TASK GOAL:
Each record needs to be retyped exactly, though its pictures should not appear.
┌─ GIVEN RECORDS
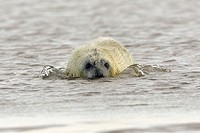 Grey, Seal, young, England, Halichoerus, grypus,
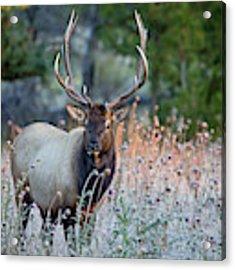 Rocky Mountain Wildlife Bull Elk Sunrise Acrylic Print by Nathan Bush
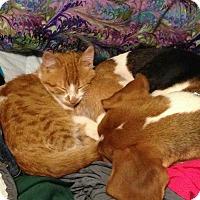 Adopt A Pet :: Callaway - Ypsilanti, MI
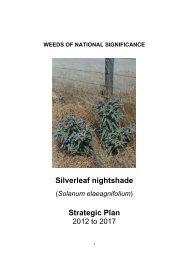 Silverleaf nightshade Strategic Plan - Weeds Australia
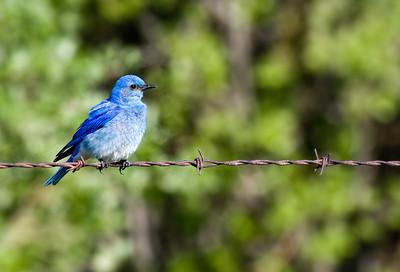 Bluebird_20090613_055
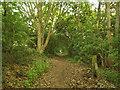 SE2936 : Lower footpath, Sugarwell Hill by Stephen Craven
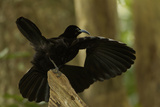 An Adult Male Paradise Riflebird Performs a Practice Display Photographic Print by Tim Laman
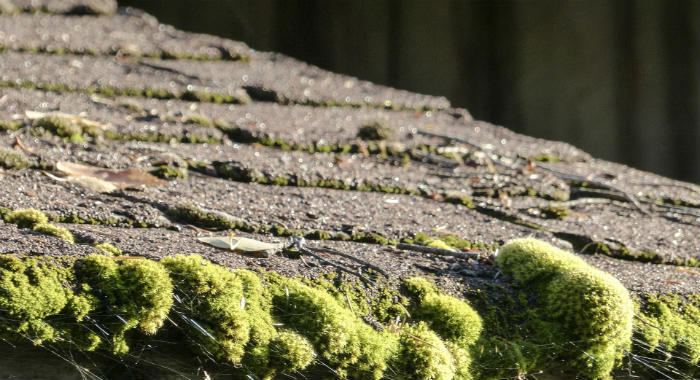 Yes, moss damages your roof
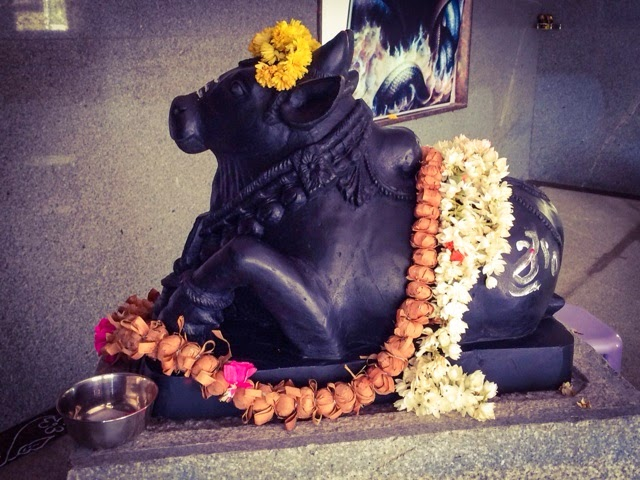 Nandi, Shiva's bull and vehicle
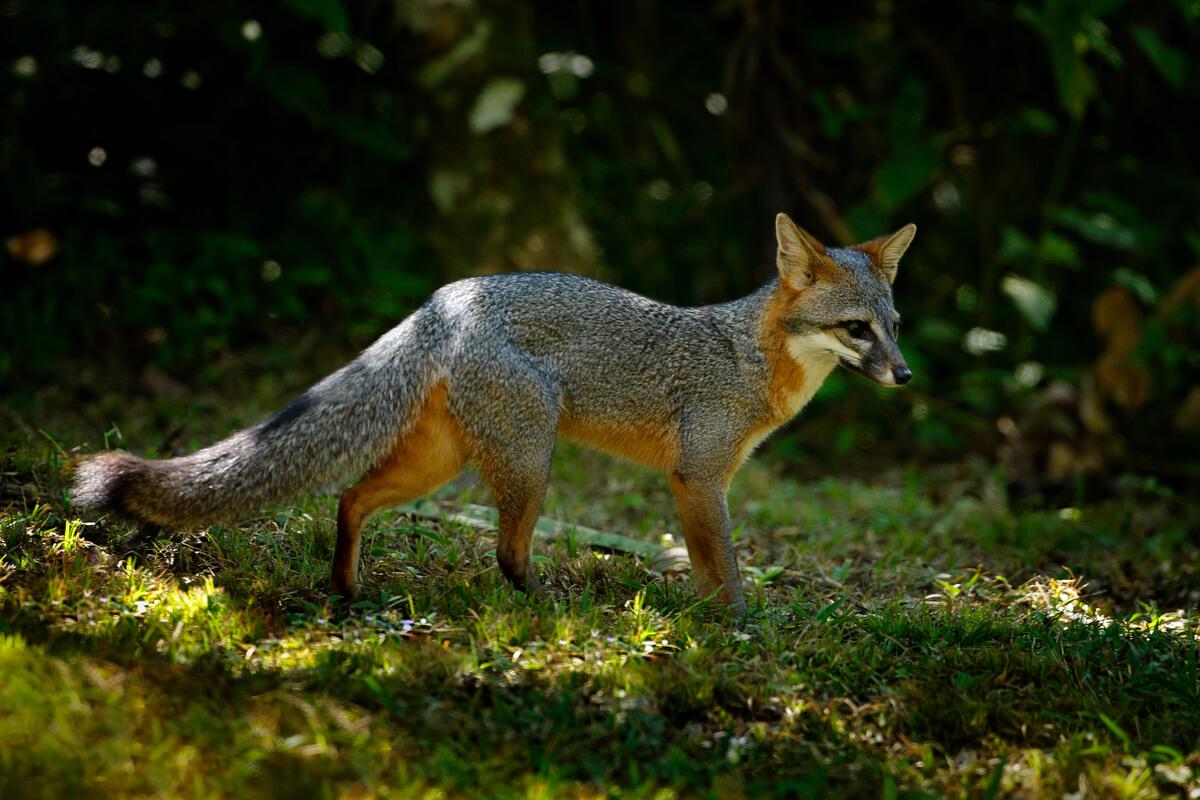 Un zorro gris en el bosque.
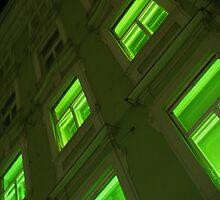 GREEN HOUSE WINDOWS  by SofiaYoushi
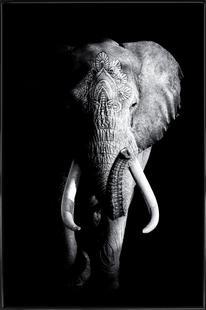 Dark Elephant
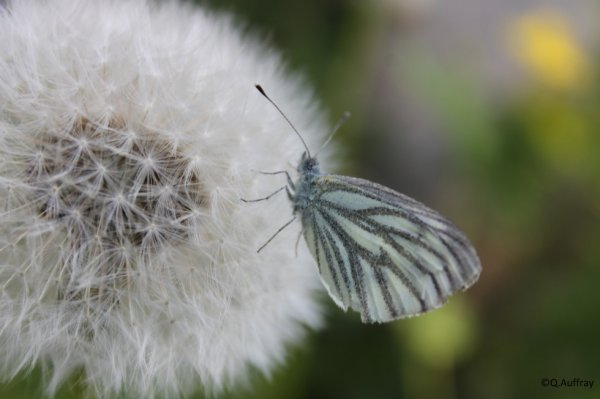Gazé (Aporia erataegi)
└─
ANSWER TO THIS PROBLEM:
 Grey, Seal, young, England, Halichoerus, grypus,
 Rocky Mountain Wildlife Bull Elk Sunrise Acrylic Print by Nathan Bush
 Adopt A Pet :: Callaway - Ypsilanti, MI
 Silverleaf nightshade Strategic Plan - Weeds Australia
 Bluebird_20090613_055
 SE2936 : Lower footpath, Sugarwell Hill by Stephen Craven
 An Adult Male Paradise Riflebird Performs a Practice Display Photographic Print by Tim Laman
 Yes, moss damages your roof
 Nandi, Shiva's bull and vehicle
 Un zorro gris en el bosque.
 GREEN HOUSE WINDOWS  by SofiaYoushi
 Dark Elephant
Gazé (Aporia erataegi)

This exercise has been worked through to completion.